Check for minute-by-minute Inauguration Day coverage.

President Trump delivers farewell remarks and departs for Florida
President Donald Trump and first lady Melania Trump departed the White House for a final time Wednesday morning at 8:12 a.m. ET and traveled to Joint Base Andrews via the Marine One presidential helicopter, to address a modest crowd of waiting supporters.  Trump touted what he said were his accomplishments while in office – many statements of which were immediately called into question by fact-checking observers — declaring, “We left it all on the field,” and “You can’t work harder” than he and his administration did.  Trump also said, “I wish the new administration great luck and great success.”  After concluding his remarks, Trump, his wife and family boarded Air Force One, which departed for his Mar-a-Lago estate in Palm Beach at 9:00 a.m.  Notably absent from attending Trump’s final remarks was Vice President Mike Pence.  While Trump announced several days ago that he did not plan to attend the Biden/Harris inauguration, Pence at last word was scheduled to attend.  Trump becomes only the fourth president in U.S. history not to attend their successor’s inauguration and the first to do so in 152 years: John Adams, John Quincy Adams and Andrew Johnson – who, like Trump, was impeached — preceded Trump in the decision.  ABC News has confirmed the Trump left his successor a note in the Oval Office, per longstanding tradition.

- **SOURCE INFORMATION**:
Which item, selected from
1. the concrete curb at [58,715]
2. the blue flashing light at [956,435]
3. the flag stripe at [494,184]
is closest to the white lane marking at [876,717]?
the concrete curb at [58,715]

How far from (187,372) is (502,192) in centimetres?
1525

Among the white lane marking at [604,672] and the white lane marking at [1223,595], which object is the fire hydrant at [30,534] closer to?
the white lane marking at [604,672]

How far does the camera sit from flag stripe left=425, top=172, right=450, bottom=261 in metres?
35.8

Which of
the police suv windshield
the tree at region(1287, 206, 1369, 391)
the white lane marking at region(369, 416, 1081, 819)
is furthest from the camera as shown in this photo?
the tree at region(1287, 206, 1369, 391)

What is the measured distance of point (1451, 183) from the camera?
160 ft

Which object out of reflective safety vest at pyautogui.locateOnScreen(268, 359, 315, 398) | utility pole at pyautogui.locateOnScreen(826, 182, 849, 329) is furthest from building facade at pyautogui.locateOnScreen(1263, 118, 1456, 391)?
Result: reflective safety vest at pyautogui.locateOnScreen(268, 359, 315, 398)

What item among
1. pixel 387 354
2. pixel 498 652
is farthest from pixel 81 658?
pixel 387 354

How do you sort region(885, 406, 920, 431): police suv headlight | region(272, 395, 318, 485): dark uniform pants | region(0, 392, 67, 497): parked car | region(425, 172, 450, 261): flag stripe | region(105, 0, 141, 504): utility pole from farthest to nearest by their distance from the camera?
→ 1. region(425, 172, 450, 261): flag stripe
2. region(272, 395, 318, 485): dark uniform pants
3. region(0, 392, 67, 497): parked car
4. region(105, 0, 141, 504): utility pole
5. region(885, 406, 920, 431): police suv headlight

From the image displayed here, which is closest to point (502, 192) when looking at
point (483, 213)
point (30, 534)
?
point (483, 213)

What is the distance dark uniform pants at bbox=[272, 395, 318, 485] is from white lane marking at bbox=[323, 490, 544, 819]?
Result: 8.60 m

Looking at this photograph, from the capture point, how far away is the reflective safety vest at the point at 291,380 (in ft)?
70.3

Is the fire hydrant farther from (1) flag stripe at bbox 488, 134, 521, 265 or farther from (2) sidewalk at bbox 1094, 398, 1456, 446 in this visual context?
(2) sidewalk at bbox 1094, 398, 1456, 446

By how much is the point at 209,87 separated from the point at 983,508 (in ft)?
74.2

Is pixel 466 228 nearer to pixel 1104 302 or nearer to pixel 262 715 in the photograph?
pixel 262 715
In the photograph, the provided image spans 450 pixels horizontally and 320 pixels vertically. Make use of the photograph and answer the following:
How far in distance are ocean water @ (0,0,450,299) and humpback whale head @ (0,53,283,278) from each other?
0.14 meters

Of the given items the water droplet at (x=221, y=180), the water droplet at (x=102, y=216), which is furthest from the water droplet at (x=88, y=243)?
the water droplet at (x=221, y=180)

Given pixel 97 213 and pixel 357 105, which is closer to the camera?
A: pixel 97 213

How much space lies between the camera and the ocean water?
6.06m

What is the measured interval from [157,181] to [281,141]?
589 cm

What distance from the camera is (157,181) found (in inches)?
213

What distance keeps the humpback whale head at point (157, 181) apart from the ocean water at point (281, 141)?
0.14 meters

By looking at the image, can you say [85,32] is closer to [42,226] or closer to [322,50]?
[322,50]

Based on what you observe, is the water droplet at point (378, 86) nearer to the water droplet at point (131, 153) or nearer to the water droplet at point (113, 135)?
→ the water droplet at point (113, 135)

- **TASKS FOR THIS EXERCISE**:
a. In the report on Trump's departure from the White House, at what time did Air Force One leave for Mar-a-Lago?
b. Continue the report on Trump's departure from the White House, picking up after its last sentence.

- **ANSWERS TO EACH TASK**:
a. 9:00 a.m.

b.
COVID-19 numbers
Here’s the latest data on COVID-19 coronavirus infections and deaths.

Latest reported numbers globally per Johns Hopkins University
Global diagnosed cases: 96,275,383
Global deaths: 2,059,921.  The United States has the most deaths of any single country, with 401,777.
Number of countries/regions: at least 191
Total patients recovered globally: 53,172,886

Latest reported numbers in the United States per Johns Hopkins University
There are at least 24,254,737 reported cases in 50 states + the District of Columbia, Puerto Rico and Guam.  This is more than in any other country.
U.S. deaths: at least 401,777.  New York State has the greatest number of reported deaths in the U.S., with 41,368.
U.S. total people tested: 282,867,081

The greatest number of reported COVID-19 cases in the U.S. is in California, with 3,055,568 confirmed cases out of a total state population of 39.51 million.  This ranks first in the world.  England is second in the world, with 3,022,609 cases.  Texas is third, with 2,157,912 confirmed cases out of a total state population of 29 million.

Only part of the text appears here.